# Change Data Feed

Change Data Feed (CDF) feature allows Delta tables to track row-level changes between versions of a Delta table. When enabled on a Delta table, the runtime records "change events" for all the data written into the table. This includes the row data along with metadata indicating whether the specified row was inserted, deleted, or updated.
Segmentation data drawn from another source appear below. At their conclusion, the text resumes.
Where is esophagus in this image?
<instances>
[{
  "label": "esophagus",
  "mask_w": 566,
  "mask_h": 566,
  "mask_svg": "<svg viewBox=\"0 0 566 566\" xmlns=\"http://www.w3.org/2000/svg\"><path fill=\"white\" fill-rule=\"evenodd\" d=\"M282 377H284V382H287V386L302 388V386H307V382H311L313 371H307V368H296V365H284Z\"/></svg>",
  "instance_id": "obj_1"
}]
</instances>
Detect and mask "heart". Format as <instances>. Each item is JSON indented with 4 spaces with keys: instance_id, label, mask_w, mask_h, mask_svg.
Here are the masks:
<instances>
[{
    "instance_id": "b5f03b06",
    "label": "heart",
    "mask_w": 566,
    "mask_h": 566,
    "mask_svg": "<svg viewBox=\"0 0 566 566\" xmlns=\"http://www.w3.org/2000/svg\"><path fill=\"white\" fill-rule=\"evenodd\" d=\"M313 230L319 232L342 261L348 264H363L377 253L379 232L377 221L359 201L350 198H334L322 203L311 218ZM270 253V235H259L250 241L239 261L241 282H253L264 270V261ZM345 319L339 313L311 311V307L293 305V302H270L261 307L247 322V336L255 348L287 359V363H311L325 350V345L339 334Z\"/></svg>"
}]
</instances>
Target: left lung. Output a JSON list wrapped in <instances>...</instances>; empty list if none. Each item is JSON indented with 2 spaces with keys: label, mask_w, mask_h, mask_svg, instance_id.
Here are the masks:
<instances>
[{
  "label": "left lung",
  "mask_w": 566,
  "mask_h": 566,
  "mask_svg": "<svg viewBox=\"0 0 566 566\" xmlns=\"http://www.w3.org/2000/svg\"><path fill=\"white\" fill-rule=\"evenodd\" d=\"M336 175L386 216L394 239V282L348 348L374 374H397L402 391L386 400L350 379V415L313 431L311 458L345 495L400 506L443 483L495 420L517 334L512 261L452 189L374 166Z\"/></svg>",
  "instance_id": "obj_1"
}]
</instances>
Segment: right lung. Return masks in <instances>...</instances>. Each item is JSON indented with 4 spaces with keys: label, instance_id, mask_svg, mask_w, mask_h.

CDF shows the row-level changes between versions of a Delta table. The changes displayed include row data and metadata that indicates whether the row was inserted, deleted, or updated.

# Enable change data feed

You must explicitly enable the change data feed option using one of the following methods:

## New table

Set the table property delta.enableChangeDataFeed = true in the CREATE TABLE command

In [None]:
spark.sql("DROP TABLE IF EXISTS demo.cdf_demo")

# Create data DataFrame
data = spark.range(0, 5)
data.write.mode("overwrite").format("delta").option("delta.enableChangeDataFeed", "true").save("Tables/cdf_demo")

In [None]:
%%sql
DROP TABLE IF EXISTS demo.cdf_demo;
CREATE TABLE demo.cdf_demo (id int) 
USING DELTA 
TBLPROPERTIES (delta.enableChangeDataFeed = true);

In [None]:
%%sql

SHOW TBLPROPERTIES demo.cdf_demo

## Existing table

Set the table property delta.enableChangeDataFeed = true in the ALTER TABLE command.

In [None]:
spark.sql("DROP TABLE IF EXISTS demo.cdf_demo")

# Create data DataFrame
data = spark.range(0, 5)

# Write the data DataFrame to onelake location
data.write.format("delta").options().save("Tables/cdf_demo")

In [None]:
%%sql

ALTER TABLE demo.cdf_demo SET TBLPROPERTIES (delta.enableChangeDataFeed = true)

In [None]:
display(spark.sql("SHOW TBLPROPERTIES demo.cdf_demo"))

## All new tables


In [None]:
spark.conf.set('spark.databricks.delta.properties.defaults.enableChangeDataFeed', "true")

In [None]:
spark.conf.set('spark.databricks.delta.properties.defaults.enableChangeDataFeed', "false")

 Checking data storage

In [None]:
mssparkutils.fs.ls("Tables/cdf_demo/")

# What is versioning in CDF?

Versioning in CDF means that for each action (insert, update, delete, append) triggered on a CDF-enabled table, a new version will be created for smooth metadata and data segregation

# Data manipulation

Let's make some operations and see how CDF works!

## Adding data

In [None]:
# Create data DataFrame
data = spark.range(5, 7)
# Write the data DataFrame to onelake location
data.write.mode("append").format("delta").save("Tables/cdf_demo")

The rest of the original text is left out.